__TO DO__
(A) Answer these from the Problem 64 solutions page:
(i) What traversal does Solution 1 use to set the x and y coordinates?
(ii) How many steps does Solution 2 split the process into?
(iii) Which function are treeMapDepth and treeMapInOrder modeled on?
(B) In the Problem 64 solutions page, copy the part from "Problem 64 Solutions" to "(Tree (a,(Int,Int)), Int)", replacing "layoutAux" with "layoutHelper".
(C) Write the next part of the Problem 64 solutions page, picking up after its last line.

#### PASSAGE SHOWN

Problem 64 Solutions

Solution 1

Set the x and y coordinates in a single pass using in-order traversal.

layout : Tree a -> Tree (a, (Int, Int))
layout tree =
    layoutAux 1 1 tree 
      |> Tuple.first

layoutAux : Int -> Int -> Tree a -> (Tree (a,(Int,Int)), Int)
layoutAux x y tree =
    case tree of 
        Empty -> 
            (Empty, x)

        Node n l r ->
            let
                (lTree, xl) = layoutAux x (y+1) l
                (rTree, xr) = layoutAux (xl+1) (y+1) r
            in
                (Node (n, (xl,y)) lTree rTree, xr)

Solution 2

This solution breaks down the process into three steps,

  • Inserting a coordinate to each node
treeMap addXY tree
  • Setting the y value to the depth
treeMapDepth setY 1
  • Setting the x value to the in-order index
treeMapInOrder setX 1

This is not an efficient solution, as the tree must be traversed multiple times. However the traversal functions treeMapDepth and treeMapInOrder modeled on List.indexedMap will be useful functions for other problems.

layout : Tree a -> Tree (a, (Int, Int))
layout tree =
    treeMap addXY tree
      |> treeMapDepth setY 1
      |> treeMapInOrder setX 1


addXY : a -> (a, (Int, Int))
addXY v =
    (v, (0, 0))


setY : Int -> (a, (Int, Int)) -> (a, (Int, Int))
setY n (v, (x, y)) =
    (v, (x, n))


setX : Int -> (a, (Int, Int)) -> (a, (Int, Int))
setX n (v, (x, y)) =
    (v, (n, y))


treeMap : (a -> b) -> Tree a -> Tree b
treeMap f tree =   
    case tree of 
        Empty -> 
            Empty

        Node v left right ->
            Node (f v) (treeMap f left) (treeMap f right)

########
#### INFORMATION SUPPLIED

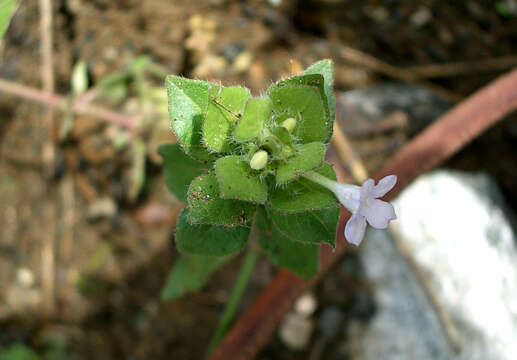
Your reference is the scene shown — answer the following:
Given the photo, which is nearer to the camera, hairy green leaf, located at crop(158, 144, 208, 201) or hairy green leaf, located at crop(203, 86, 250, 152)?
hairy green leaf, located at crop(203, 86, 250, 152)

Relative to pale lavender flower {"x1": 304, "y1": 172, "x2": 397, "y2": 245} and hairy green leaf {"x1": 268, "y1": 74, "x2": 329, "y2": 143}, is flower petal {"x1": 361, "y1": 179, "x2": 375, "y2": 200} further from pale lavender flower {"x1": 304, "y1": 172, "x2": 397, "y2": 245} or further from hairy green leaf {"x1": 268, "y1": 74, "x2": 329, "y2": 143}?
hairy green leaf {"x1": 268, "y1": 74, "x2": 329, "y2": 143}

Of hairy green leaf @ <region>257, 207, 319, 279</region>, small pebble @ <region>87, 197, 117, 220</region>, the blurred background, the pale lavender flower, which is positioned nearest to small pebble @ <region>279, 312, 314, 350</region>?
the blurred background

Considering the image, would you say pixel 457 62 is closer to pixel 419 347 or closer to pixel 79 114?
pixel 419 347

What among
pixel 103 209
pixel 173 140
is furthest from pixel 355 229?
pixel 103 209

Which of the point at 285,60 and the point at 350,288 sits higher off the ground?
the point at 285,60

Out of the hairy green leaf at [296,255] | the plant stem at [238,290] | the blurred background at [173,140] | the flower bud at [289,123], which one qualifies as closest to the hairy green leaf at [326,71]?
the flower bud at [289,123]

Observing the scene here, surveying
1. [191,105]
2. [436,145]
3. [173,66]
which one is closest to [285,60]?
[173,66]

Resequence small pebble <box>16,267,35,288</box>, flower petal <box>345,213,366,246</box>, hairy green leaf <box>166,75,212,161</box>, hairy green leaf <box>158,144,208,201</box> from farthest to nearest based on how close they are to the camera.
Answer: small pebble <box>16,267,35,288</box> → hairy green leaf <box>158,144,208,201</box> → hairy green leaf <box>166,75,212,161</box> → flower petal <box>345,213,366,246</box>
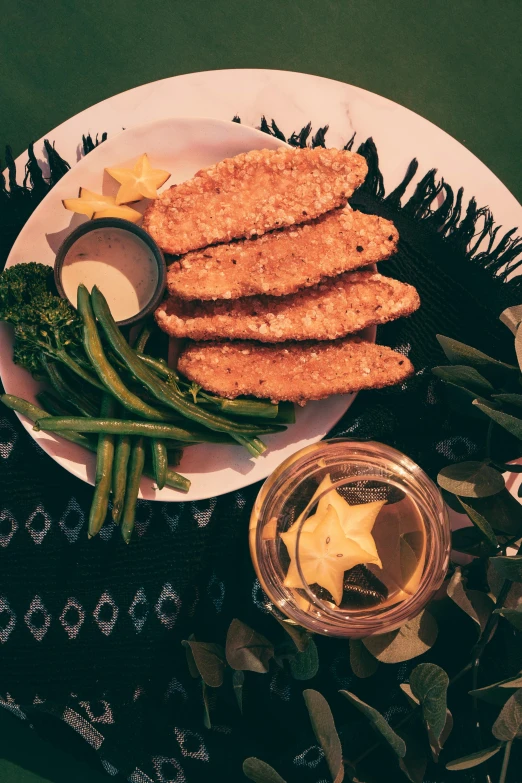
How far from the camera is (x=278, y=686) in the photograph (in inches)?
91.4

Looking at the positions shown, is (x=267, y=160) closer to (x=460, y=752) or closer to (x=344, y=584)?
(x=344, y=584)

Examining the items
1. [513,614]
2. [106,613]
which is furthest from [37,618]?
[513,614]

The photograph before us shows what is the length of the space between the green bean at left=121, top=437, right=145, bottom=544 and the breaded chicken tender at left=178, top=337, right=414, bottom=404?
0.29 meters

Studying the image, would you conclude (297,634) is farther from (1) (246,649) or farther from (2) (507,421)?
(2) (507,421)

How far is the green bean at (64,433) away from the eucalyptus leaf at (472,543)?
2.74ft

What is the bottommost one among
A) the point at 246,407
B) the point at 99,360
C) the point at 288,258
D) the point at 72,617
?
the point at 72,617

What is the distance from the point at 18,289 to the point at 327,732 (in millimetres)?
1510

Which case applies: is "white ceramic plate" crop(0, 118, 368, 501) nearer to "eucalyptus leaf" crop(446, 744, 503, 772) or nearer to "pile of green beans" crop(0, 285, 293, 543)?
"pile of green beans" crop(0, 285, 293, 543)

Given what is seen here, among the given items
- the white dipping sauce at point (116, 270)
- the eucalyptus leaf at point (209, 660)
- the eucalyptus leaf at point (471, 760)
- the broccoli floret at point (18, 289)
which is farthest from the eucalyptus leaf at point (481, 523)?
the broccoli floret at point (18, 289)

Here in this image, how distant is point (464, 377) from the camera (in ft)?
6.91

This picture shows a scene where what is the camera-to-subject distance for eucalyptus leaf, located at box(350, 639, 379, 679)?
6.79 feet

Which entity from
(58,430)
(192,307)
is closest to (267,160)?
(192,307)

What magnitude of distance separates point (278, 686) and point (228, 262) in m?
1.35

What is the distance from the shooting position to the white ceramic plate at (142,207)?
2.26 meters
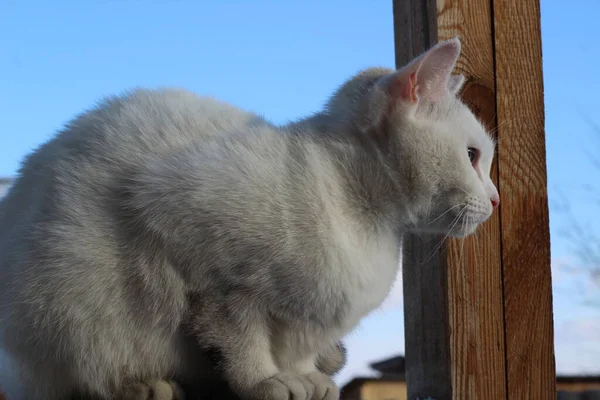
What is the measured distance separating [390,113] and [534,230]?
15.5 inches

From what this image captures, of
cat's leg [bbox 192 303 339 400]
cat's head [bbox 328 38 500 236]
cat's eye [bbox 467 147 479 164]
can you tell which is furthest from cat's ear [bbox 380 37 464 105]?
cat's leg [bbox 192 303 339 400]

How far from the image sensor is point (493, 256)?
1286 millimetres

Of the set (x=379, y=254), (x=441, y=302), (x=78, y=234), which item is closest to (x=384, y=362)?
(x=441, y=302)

########

__ANSWERS PER TASK__
(A)
(i) In-order traversal, in a single pass.
(ii) Three.
(iii) List.indexedMap.

(B)
Problem 64 Solutions

Solution 1

Set the x and y coordinates in a single pass using in-order traversal.

layout : Tree a -> Tree (a, (Int, Int))
layout tree =
    layoutHelper 1 1 tree 
      |> Tuple.first

layoutHelper : Int -> Int -> Tree a -> (Tree (a,(Int,Int)), Int)

(C)
-- apply a function to each node, passing the depth as a parameter
treeMapDepth : (Int -> a -> b) -> Int -> Tree a -> Tree b
treeMapDepth f d tree =   
    case tree of 
        Empty -> 
            Empty

        Node v left right ->
            Node (f d v) 
                (treeMapDepth f (d + 1) left) 
                (treeMapDepth f (d + 1) right)



-- apply a function to each node, passing the in-order index as a parameter
treeMapInOrder : (Int -> a -> b) -> Int -> Tree a -> Tree b
treeMapInOrder f n tree =   
    case tree of 
        Empty -> 
            Empty

        Node v left right ->
            let 
                nn = (n + (treeCount left))
            in 
                Node  (f nn v) 
                    (treeMapInOrder f n left)
                    (treeMapInOrder f (nn + 1) right)


-- count number of Nodes in a Tree    
treeCount : Tree a -> Int
treeCount tree = 
    case tree of 
        Empty -> 0

        Node n left right ->
            1 + (treeCount left) + (treeCount right)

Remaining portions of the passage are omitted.